Ever since the gods cracked Greg Brady’s head on a reef after he purloined a tiki doll, Hawaii has been portrayed as a place where real life, even when fraught with hardship, exists on an exotically rarified plane. To cite one particularly weird recent example, Disney’s animated film Lilo & Stitch concerns a young Hawaiian girl in a parentless household who mistakes a space alien for a pet dog. Even Susan Orlean, whose 1998 magazine article “The Maui Surfer Girls” served as the basis for Blue Crush, admitted how hard it was to see behind her subjects’ tropical sugar rush. “When I said a Hana girl could have a pure surfing adolescence,” she wrote, “I knew it was part daydream, because no matter how sweet the position of a beautiful, groovy Hawaiian teenager might be in the world of perceptions, the mean measures of the human world don’t ever go away.”

It’s not surprising that even as keen an observer as Orlean would have trouble seeing Hawaii for what it is: a state with almost twice the average household income of West Virginia, but about the same percentage of people living below the poverty line, and a cost of living almost 40 percent above the national average. This is the Hawaii that Blue Crush depicts. Instead of Orlean’s carefree subjects, the film’s screenplay, by Stockwell and Lizzy Weiss, features characters for whom life in Hawaii is a daily struggle. Anne Marie (Kate Bosworth) lives in a ramshackle house near the beautiful beach, with her two surfer girlfriends and her 12-year-old sister, who she’s raised since their mother fled to the mainland with a boyfriend. There’s a local term for this sort of arrangement: “ohana housing,” after the Hawaiian word for family and the Hawaiian practice of maintaining cohesion even when the immediate family is disrupted.

In Southern California, even avowed Hollywood liberals like David Geffen have recently tried to flout laws guaranteeing public access to all beaches. In Hawaii, public access is sacrosanct (only beach property owned by the military is restricted), but that sense of openness can politicize beach access as well. The local surfers in Blue Crush predictably resent Anne Marie for bringing a haole (white person) to their secret beach, but what rings true about the scene is that Anne Marie is a haole herself. Racial politics in Hawaii can be hard for outsiders to parse because rather than break down on strict racial lines, they’re usually more about “outsiders” (haole literally means “stranger”) versus “locals.” Anne Marie has proved herself to be local, a subtle distinction that Blue Crush gets right.

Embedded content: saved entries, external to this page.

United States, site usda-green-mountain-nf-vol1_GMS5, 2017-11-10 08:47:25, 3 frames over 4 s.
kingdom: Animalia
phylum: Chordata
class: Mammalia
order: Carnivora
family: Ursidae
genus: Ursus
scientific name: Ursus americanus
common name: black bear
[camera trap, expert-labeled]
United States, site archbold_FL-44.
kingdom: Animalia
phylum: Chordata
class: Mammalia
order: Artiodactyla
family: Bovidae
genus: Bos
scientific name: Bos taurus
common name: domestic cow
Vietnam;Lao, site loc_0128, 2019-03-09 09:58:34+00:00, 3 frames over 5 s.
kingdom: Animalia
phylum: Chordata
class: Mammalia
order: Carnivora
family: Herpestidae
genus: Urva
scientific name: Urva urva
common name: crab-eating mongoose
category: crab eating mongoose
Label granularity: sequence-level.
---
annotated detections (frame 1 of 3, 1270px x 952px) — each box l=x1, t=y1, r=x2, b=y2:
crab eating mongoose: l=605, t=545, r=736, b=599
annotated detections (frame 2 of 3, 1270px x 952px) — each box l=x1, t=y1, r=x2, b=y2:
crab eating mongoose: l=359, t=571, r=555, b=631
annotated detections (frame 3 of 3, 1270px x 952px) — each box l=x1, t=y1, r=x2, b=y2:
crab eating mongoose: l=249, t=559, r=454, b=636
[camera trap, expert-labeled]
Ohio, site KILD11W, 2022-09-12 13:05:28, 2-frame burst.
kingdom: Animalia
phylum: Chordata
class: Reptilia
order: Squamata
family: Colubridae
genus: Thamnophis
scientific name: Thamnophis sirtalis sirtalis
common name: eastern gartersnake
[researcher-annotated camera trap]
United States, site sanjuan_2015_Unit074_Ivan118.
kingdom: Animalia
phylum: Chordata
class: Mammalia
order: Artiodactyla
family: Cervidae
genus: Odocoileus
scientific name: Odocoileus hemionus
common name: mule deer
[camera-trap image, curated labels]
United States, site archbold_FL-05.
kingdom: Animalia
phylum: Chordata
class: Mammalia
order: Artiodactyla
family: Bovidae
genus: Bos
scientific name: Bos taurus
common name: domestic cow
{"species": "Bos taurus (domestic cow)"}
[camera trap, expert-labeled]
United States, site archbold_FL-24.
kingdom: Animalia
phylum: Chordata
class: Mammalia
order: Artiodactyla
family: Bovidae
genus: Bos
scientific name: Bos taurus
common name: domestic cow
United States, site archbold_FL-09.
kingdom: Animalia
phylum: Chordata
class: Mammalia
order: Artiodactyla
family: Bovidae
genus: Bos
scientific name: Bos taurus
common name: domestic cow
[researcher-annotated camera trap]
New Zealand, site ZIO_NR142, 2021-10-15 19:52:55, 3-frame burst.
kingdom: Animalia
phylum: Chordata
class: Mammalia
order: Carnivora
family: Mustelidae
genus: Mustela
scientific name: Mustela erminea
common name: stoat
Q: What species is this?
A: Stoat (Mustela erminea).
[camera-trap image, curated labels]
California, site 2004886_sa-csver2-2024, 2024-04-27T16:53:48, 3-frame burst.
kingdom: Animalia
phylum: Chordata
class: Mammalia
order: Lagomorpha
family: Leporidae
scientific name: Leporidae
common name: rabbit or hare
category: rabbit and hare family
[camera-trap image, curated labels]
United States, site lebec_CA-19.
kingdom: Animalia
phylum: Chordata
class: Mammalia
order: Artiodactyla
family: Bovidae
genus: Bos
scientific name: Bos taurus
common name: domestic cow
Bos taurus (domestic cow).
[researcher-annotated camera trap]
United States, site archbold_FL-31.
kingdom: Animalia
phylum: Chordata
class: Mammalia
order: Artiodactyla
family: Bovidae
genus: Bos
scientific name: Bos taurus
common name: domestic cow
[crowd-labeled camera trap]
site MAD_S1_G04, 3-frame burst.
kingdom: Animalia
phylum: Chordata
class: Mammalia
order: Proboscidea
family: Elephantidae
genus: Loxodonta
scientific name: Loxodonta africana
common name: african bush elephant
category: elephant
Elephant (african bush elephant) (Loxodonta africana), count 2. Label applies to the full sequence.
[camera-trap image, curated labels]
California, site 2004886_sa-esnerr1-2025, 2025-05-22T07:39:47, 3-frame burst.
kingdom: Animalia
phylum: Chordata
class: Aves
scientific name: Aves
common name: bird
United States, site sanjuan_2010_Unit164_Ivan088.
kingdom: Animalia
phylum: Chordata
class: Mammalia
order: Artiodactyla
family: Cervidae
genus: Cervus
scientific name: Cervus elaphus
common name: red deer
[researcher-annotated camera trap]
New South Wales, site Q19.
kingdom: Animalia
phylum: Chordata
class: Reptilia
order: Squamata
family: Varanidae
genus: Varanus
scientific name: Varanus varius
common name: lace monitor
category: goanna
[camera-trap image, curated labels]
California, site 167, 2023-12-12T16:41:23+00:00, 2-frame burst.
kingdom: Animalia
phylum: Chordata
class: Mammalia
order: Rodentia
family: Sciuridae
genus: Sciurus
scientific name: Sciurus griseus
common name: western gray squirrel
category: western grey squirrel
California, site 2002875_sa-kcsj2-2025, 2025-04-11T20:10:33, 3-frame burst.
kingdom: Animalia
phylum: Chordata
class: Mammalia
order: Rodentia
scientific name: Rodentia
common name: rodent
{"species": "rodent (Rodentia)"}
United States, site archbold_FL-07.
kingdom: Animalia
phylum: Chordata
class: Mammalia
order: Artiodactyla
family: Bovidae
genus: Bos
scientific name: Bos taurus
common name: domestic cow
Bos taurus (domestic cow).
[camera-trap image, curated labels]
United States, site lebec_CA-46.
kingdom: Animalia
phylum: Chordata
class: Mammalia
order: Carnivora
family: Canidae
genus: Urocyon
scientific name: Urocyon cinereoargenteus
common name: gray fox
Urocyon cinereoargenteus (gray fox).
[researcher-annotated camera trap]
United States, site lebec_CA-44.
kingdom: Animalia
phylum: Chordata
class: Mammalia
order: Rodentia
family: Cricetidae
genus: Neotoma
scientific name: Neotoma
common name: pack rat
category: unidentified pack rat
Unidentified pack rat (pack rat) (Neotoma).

Tourism is so vital to the state’s economy that there’s a pervasive feeling in Hawaii that everyone’s livelihood depends on it. Anne Marie and her friends all work on the lowest rung of the tourist industry, as maids in the same luxury hotel. Anne Marie is fired for staging a small class revolt, confronting a visiting NFL player about the disgusting state of his room. She panics at the prospect of finding another job (unemployment in Hawaii among people ages 20 to 24 is almost 9 percent), until she meets another vacationing football player, Matt (Matthew Davis), a star quarterback who offers to pay her an exorbitant amount of money for surfing lessons. Anne Marie reluctantly agrees to Matt’s arrangement when she realizes she has to make rent. Besides, it’s only temporary: She hopes to do well enough at the meet to be asked to join a surfwear company’s “team,” meaning she’ll be paid a fortune to use the company’s products.

Here’s where things get allegorical. In ‘80s teen movies like Better Off Dead, the central conflict is resolved by a climactic athletic contest between a protagonist and his Nazi-jock nemesis. In Blue Crush, the jock is the benefactor and the movie-ending competition is almost an afterthought—Anne Marie’s opponent even helps her catch a wave. The real conflict is how Anne Marie will handle the sale of her own body. By sleeping with Matt, is she prostituting herself? Will selling herself to the surf team allow her to retain more autonomy? All Anne Marie wants to do is use the talents that nature gave her (few people can handle 30-foot waves) to further her lot in life. But to do that, she has to put herself in a position where her body is literally a valuable commodity.

The classic surf movie is still The Endless Summer, the 1966 documentary about two beach bums combing the globe for the perfect wave in a world where the only apparent difference between Senegal and New Zealand is the size of the sets. That’s why Blue Crush makes surfing feel like real life. The real problem with most portrayals of Hawaii isn’t that they portray a paradise that doesn’t exist—it’s that they don’t consider that paradise does exist as a condition maintained by residents out of necessity. Hawaii is a factory town where the local industry is the people themselves. The choice Blue Crush offers Anne Marie isn’t whether to sell herself out, it’s how.